═══ Extract provided

How the heck Miami managed to get Jason Williams, James Posey and Andre Emmett in addition to Toine in this deal I cannot fathom. They are so totally going to blow everyone else away in the East. 
I hate to say it but the more deals that go down the more I see the Celtics falling out of the playoffs again :brokenhea 
Q Woods is a total piece of garbage and if he ever dons a Celtics uniform I'm going to be pretty ticked about it!
Borchardt would be halfway decent it he wasn't made of glass. I don't know if we intend on holding on to him or not but given his injury history in his breif NBA career I don't know if I'd like the idea.
Mirralles I know nothing about.


----------



## Anima (Jun 3, 2003)

Does getting Borchardt mean bye, bye Blount?


----------



## Premier (Oct 30, 2003)

Blount exponentially more talented than Borchardt (career highs of 12/6). I would get rid of both, though.


----------



## Premier (Oct 30, 2003)

whiterhino said:


> How the heck Miami managed to get Jason Williams, James Posey and Andre Emmett in addition to Toine in this deal I cannot fathom. They are so totally going to blow everyone else away in the East.
> I hate to say it but the more deals that go down the more I see the Celtics falling out of the playoffs again :brokenhea


C's are in the lottery (I should've predicted that weeks before this trade) and competing in the Greg Oden sweepstakes in '07.



> Q Woods is a total piece of garbage and if he ever dons a Celtics uniform I'm going to be pretty ticked about it!


He will be cut or traded by training camp.



> Borchardt would be halfway decent it he wasn't made of glass. I don't know if we intend on holding on to him or not but given his injury history in his breif NBA career I don't know if I'd like the idea.


Doomed to be on the unactive list for the rest of his life.

══════
═══ Dataset extract

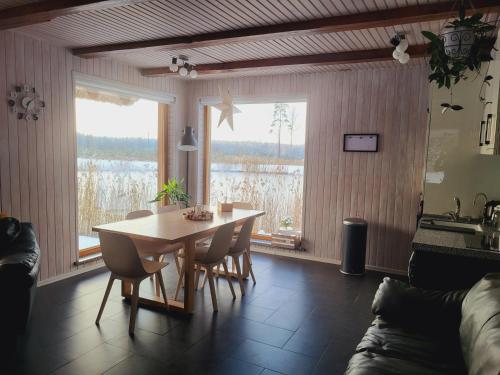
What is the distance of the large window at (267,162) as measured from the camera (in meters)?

══════

**Set exercise 1**
Answer these questions from the basketball trade thread:
(a) Besides Toine, which players does the opening post say Miami got in the deal?
(b) Which player does Anima ask about possibly leaving if Borchardt arrives?
(c) By when does Premier say Q Woods will be cut or traded?
**Set exercise 2**
Copy the basketball trade thread, everything from "He will be cut" down to "of his life.", and swap "training camp" for "opening night".

**Answer 1**
(a) Jason Williams, James Posey and Andre Emmett.
(b) Blount.
(c) By training camp.

**Answer 2**
He will be cut or traded by opening night.



> Borchardt would be halfway decent it he wasn't made of glass. I don't know if we intend on holding on to him or not but given his injury history in his breif NBA career I don't know if I'd like the idea.


Doomed to be on the unactive list for the rest of his life.